EXERCISE DESCRIPTION> The answer must be a single number: how many lines in the records below contain the word "California".

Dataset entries
※ ※ ※
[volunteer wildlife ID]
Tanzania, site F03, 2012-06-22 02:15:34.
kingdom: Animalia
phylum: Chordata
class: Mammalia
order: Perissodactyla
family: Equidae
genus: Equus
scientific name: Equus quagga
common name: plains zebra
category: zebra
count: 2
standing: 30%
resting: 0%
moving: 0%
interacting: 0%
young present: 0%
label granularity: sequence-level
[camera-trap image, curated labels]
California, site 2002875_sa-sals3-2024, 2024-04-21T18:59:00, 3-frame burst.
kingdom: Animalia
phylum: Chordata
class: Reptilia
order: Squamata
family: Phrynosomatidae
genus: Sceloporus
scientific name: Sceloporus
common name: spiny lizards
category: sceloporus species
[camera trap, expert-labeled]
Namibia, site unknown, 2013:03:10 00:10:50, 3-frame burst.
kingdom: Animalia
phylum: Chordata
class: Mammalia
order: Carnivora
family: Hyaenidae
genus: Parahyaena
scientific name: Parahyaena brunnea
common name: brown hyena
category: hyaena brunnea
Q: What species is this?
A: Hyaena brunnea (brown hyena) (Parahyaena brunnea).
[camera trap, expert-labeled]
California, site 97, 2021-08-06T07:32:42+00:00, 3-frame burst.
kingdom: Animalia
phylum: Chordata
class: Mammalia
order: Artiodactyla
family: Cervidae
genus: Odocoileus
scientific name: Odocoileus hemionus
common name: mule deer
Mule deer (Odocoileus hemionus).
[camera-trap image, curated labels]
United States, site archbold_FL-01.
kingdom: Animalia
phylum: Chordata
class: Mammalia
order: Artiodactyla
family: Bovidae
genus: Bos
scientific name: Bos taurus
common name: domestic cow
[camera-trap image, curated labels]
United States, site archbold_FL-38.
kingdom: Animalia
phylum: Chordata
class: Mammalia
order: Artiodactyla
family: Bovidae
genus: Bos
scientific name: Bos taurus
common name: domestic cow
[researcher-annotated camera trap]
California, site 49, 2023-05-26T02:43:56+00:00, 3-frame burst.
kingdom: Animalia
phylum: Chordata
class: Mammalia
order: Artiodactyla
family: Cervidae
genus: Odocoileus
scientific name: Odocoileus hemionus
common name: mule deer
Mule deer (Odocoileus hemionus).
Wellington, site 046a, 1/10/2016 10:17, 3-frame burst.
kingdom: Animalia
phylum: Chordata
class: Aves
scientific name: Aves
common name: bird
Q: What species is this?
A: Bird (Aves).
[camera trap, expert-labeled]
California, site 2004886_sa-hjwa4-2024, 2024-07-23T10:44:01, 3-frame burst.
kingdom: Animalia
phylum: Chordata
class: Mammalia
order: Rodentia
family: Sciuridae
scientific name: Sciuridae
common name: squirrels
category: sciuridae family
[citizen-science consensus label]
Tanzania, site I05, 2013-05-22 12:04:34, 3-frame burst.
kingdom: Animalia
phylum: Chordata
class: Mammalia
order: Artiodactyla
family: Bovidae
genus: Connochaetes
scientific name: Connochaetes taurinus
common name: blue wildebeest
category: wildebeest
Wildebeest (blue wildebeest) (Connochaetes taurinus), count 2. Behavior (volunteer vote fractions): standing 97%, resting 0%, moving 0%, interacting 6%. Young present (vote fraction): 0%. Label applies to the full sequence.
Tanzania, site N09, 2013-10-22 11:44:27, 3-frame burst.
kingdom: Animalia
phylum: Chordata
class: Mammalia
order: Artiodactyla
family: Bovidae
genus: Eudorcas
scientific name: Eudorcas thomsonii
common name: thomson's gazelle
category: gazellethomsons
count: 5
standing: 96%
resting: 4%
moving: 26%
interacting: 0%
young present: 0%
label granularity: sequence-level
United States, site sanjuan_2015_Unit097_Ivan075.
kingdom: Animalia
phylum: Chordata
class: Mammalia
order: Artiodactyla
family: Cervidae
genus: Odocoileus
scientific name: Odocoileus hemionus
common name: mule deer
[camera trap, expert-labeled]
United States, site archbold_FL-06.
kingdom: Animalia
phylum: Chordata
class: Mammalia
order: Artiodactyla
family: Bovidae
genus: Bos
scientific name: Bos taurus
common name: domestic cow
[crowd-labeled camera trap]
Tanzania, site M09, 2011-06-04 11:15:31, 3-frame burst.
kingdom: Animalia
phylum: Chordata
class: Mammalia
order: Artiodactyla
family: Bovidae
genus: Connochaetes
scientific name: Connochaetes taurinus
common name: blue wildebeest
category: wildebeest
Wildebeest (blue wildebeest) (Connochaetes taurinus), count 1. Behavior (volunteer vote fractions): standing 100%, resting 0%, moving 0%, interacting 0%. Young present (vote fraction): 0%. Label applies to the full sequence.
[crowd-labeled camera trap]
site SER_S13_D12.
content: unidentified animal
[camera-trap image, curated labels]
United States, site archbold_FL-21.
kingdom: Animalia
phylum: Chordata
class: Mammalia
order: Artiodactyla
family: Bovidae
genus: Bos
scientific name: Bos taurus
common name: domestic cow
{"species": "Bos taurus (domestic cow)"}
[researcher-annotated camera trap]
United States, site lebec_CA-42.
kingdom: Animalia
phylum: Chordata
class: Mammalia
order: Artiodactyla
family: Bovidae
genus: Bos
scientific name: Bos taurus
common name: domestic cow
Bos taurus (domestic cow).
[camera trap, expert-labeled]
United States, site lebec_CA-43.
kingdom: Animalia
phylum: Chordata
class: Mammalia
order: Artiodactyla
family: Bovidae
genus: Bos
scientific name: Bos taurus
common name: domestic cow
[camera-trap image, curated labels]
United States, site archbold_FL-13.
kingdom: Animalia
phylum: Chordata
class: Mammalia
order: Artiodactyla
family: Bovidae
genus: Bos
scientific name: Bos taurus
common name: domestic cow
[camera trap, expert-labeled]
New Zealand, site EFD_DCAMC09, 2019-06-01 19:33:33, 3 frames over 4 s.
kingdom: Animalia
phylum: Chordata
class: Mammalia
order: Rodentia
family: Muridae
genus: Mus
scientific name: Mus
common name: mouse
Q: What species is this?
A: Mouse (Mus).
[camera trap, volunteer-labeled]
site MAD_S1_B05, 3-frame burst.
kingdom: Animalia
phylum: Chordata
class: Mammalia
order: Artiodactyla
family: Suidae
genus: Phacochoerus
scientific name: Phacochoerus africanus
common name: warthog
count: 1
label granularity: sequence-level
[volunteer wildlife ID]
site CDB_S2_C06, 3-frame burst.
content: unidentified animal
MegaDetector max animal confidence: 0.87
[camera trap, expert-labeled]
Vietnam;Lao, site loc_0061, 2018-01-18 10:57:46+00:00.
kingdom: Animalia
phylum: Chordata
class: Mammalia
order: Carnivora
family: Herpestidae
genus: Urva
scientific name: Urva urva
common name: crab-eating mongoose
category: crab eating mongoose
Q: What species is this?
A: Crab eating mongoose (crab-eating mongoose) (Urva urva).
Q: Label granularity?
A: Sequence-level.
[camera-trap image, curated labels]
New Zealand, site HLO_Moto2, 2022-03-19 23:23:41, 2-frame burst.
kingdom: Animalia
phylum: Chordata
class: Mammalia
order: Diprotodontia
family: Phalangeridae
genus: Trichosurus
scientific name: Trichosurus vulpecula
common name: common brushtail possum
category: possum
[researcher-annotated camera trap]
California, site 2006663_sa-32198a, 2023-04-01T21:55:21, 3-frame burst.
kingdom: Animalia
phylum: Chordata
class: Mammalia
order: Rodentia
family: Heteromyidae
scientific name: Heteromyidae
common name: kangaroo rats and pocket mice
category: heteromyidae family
※ ※ ※
WORKED SOLUTION> 5